The Japanese rock pool mosquito has been detected in the counties of Dakota, Goodhue, Houston, Scott and Wabasha, the state Health Department said.

With the concern that the mosquito "could potentially" transmit the LaCrosse encephalitis and West Nile viruses, health officials are urging Minnesotans to rid their property of water-holding containers that become breeding grounds for all types of mosquitoes.

"Spring is the perfect time to take simple steps to prevent mosquito-transmitted disease later this summer," said David Neitzel, a department epidemiologist who specializes in mosquito-borne diseases. "Several types of disease-carrying mosquitoes use water-holding containers, such as old tires, buckets, or cans, as breeding sites. If everyone dumps the water out of these containers and removes them during their spring yard work, we can reduce the number of mosquitoes that could transmit disease later this summer."
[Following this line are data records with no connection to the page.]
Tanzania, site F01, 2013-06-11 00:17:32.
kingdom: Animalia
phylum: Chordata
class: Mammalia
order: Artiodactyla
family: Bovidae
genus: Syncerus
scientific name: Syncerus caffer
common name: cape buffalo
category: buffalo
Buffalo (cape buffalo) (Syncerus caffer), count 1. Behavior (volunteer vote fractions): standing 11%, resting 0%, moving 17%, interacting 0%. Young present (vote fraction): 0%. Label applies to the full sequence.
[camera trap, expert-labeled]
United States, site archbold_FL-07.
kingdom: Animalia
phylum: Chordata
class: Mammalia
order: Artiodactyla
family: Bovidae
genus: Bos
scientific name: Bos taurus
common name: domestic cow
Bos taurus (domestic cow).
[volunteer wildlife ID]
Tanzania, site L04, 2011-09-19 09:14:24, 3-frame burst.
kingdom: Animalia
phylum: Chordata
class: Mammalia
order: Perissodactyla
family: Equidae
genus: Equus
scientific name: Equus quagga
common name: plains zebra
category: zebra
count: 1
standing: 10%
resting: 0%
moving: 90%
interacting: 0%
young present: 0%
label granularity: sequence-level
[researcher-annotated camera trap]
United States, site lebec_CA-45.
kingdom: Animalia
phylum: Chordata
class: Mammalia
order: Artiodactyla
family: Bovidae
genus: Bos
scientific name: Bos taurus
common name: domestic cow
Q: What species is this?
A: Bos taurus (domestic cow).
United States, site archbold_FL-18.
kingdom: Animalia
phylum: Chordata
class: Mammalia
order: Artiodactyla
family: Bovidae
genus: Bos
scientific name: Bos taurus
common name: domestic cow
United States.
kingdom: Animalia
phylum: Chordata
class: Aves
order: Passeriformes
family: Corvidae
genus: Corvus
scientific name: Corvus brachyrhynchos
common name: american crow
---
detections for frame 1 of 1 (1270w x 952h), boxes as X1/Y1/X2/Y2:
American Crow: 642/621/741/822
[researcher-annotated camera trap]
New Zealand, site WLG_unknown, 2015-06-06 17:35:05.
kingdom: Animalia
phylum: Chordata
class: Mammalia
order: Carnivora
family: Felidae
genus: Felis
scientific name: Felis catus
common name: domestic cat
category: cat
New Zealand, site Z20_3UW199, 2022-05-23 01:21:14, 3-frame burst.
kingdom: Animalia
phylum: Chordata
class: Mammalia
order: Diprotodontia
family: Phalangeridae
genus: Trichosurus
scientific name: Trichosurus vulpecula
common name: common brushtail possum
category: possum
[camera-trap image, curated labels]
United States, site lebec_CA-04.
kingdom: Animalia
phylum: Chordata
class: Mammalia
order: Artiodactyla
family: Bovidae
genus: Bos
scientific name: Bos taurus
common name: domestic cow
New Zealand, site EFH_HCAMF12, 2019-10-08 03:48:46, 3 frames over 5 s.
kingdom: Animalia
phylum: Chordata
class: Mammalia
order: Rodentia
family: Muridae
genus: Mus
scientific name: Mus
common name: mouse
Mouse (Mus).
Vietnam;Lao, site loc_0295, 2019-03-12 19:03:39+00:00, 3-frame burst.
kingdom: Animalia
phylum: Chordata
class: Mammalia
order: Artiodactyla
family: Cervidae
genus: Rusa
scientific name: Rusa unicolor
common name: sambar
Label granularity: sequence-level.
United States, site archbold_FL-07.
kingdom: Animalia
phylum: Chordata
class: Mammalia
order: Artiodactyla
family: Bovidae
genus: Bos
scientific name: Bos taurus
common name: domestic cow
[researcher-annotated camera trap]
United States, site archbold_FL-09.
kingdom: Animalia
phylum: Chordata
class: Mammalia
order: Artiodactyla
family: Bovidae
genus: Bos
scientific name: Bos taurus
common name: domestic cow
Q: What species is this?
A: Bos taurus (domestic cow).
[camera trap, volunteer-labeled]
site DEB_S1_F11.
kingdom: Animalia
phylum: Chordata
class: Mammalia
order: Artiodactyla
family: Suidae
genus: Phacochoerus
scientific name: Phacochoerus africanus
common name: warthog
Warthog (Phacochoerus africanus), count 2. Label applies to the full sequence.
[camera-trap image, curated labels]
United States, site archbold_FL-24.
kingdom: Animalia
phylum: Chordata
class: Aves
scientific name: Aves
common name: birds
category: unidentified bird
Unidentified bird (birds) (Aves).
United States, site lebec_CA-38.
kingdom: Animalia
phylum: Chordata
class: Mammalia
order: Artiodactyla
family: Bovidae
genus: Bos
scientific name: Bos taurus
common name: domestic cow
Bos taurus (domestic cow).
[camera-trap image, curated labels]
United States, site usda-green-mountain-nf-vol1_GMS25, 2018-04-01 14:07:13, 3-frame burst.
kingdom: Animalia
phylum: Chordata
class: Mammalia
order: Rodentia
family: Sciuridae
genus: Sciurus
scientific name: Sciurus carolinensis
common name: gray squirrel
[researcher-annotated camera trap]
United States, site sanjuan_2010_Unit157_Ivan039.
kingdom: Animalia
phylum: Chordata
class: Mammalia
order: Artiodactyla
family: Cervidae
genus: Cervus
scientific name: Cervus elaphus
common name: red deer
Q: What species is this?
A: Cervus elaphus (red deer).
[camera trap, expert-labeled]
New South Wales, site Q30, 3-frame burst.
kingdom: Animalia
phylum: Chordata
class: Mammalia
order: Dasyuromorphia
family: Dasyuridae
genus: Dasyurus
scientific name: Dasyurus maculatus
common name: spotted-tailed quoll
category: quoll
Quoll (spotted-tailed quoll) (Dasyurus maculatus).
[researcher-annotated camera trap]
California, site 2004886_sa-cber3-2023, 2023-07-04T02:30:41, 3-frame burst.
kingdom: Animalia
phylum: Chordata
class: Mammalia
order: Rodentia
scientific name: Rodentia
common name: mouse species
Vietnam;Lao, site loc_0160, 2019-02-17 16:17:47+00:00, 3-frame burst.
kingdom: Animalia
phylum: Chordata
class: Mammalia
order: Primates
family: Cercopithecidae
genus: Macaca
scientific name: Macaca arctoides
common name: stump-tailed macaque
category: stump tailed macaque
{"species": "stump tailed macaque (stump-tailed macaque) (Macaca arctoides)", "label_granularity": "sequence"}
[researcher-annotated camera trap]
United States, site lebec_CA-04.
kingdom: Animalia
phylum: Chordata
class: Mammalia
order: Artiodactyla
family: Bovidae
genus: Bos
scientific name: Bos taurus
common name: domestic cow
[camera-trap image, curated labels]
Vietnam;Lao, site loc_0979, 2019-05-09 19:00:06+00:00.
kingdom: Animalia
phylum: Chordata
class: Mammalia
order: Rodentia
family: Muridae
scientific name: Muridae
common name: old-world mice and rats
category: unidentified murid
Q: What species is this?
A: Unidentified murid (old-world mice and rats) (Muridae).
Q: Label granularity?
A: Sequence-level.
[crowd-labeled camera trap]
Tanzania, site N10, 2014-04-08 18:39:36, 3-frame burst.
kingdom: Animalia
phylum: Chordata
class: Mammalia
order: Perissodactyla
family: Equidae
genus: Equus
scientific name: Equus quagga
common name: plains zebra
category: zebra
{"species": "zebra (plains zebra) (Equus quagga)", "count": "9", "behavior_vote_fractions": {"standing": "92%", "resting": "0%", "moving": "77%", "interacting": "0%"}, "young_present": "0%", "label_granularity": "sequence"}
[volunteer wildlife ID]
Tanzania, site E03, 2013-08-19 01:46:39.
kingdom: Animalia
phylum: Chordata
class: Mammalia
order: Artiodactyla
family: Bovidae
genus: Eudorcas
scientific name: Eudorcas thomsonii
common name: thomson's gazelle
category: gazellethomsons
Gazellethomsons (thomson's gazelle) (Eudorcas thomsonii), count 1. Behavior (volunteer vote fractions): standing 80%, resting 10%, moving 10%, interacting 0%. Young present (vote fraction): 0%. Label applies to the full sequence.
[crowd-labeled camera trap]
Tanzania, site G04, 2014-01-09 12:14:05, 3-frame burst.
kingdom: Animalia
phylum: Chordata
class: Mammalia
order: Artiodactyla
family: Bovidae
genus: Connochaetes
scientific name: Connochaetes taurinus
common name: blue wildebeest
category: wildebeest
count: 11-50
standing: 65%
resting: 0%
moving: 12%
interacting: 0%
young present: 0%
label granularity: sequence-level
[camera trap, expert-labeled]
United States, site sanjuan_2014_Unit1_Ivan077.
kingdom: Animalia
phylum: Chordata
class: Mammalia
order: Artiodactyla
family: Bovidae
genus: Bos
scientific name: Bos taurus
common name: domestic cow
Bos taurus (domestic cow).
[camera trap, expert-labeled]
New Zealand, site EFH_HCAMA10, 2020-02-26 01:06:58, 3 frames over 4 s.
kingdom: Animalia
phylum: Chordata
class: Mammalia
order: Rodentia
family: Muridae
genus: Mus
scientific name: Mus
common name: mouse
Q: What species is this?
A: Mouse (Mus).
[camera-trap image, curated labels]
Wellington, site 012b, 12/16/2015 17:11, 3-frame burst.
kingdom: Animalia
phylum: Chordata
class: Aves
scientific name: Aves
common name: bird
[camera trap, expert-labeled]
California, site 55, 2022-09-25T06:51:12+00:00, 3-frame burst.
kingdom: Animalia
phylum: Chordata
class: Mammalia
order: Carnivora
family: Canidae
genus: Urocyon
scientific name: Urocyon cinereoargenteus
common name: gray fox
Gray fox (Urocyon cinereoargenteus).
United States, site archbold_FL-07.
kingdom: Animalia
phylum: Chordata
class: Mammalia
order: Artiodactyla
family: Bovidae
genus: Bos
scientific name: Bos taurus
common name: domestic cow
The Japanese rock pool mosquito, an Asian mosquito that was accidentally imported into this country, has been steadily moving across the United States since it was first found in New Jersey in 1998. It was first identified in Minnesota in Scott County in 2007 and then detected in the other four counties over the following year.

This spring, it was determined that these mosquitoes' eggs had survived the Minnesota winter. "We suspect that we will soon find this mosquito in other counties as well," Neitzel said.

LaCrosse encephalitis affects the brain and central nervous system. Severe cases occur primarily in children under 16 and are characterized by high fever, headache, confusion and seizures. Since 1985, 124 LaCrosse encephalitis cases have been reported to the state. One was fatal.

Most West Nile virus victims experience fever, headache, fatigue and sometimes a rash. Severe cases tend to occur in older people. Since 2002, 451 West Nile cases have been reported to the state. Fourteen have been fatal.